--- KUTIPAN TERPILIH ---
Beberapa studi menyatakan bahwa penempelan protein coronavirus pada ACE2 justru menurunkan ekspresi ACE2. Hal ini menyebabkan jumlah angiotensin II meningkat karena tidak adanya ACE2 yang mengubahnya menjadi agen vasodilator. Aktivitas jalur angiotensin II yang berlebihan ini dapat meningkatkan inflamasi, permeabilitas vaskular paru, dan risiko cedera paru.[6-8]

Pemberian ACEI dan ARB dapat meningkatkan ekspresi ACE2. Oleh sebab itu, terjadi efek paradoks di mana ACE dan angiotensin II memberi dampak buruk pada pasien pneumonia berat, tetapi ACEI dan ARB dapat mengurangi angiotensin II yang beredar secara sistemik dan melindungi pasien dari kerusakan paru-paru yang berat.[6-8]

Suatu studi kemudian dilakukan pada hewan untuk mempelajari hipotesis ini. Hasil studi menunjukkan bahwa inhibitor sistem renin-angiotensin-aldosteron (termasuk ACEI dan ARB) dapat mengurangi gejala pneumonia berat dan gagal napas. Namun, studi lebih lanjut pada manusia masih diperlukan untuk konfirmasi.[9]

Studi Terbaru tentang Pengaruh ACEI dan ARB terhadap COVID-19

Suatu meta analisis terbaru (September 2020) mempelajari 21 studi tentang pengaruh ACEI dan ARB terhadap keparahan dan mortalitas COVID-19. Untuk mortalitas pada pengguna ACEI/ARB, pooled odds ratio (OR) adalah 1.29 [0.89–1.87] p = 0.18 dengan heterogenitas 91%. Sementara itu, pooled OR untuk keparahan COVID-19 adalah 0.94 [0.59–1.50] p = 0.94 dengan heterogenitas 89%.
---
(BUTIR TUGAS 1): Sebutkan semua hal yang menurut kutipan tentang ACEI, ARB, dan COVID-19 dapat meningkat akibat aktivitas jalur angiotensin II yang berlebihan.
(BUTIR TUGAS 2): Berapa banyak studi yang dipelajari oleh meta analisis terbaru (September 2020) dalam kutipan tentang ACEI, ARB, dan COVID-19?
(BUTIR TUGAS 3): Lanjutkan kutipan tentang ACEI, ARB, dan COVID-19 mulai setelah kalimat terakhir yang ditampilkan.
Baris-baris data di bawah sama sekali tidak berperan di sini.
--- DATA YANG TERSEDIA ---
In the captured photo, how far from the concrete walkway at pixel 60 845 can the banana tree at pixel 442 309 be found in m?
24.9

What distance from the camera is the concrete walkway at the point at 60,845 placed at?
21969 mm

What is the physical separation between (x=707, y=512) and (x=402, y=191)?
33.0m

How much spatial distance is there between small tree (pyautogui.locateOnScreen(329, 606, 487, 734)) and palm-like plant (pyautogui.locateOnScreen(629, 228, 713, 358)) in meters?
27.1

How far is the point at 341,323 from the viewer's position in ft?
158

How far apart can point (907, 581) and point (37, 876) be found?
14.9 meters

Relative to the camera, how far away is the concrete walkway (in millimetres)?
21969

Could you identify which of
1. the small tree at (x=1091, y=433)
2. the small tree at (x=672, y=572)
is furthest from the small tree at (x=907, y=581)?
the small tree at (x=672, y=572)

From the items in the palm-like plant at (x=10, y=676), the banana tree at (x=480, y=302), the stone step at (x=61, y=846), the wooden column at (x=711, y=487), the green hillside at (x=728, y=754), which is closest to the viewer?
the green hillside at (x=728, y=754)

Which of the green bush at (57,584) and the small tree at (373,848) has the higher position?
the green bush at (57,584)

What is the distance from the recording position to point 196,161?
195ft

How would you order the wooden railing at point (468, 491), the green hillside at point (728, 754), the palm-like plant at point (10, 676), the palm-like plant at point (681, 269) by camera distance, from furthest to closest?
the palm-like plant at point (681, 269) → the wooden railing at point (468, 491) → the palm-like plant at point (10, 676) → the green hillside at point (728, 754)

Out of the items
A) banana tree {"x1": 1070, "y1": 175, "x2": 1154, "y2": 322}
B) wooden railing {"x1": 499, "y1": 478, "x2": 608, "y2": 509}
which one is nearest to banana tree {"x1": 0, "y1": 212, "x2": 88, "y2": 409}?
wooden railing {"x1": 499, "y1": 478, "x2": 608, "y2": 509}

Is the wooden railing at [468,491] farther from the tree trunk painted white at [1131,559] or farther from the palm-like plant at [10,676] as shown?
---
(JAWABAN TERTULIS 1): Inflamasi, permeabilitas vaskular paru, dan risiko cedera paru.

(JAWABAN TERTULIS 2): 21 studi.

(JAWABAN TERTULIS 3):
Ketika mengkombinasikan mortalitas dan keparahan penyakit, pooled OR yang didapat adalah sebesar 1.09 [0.80–1.48] p = 0.58 dengan heterogenitas 92%. Heterogenitas yang tinggi ini diduga terjadi karena bervariasinya definisi “keparahan penyakit” yang digunakan dalam setiap studi. Untuk mengatasi hal ini, pelaku meta analisis kemudian menjalankan analisis sensitivitas lebih lanjut dengan berfokus hanya pada 4 studi yang menggunakan propensity matching.

Analisis keempat studi tersebut menunjukkan pooled OR kombinasi antara mortalitas dan keparahan penyakit sebesar 0.97 [0.75–1.26] p = 0.84 dengan heterogenitas lebih rendah, yaitu 66%. Selain itu, jika hanya memperhatikan studi yang berisiko bias rendah–sedang, pooled OR kombinasi antara mortalitas dan keparahan penyakit adalah 0.80 [0.53–1.21] p = 0.29 dengan heterogenitas 51%.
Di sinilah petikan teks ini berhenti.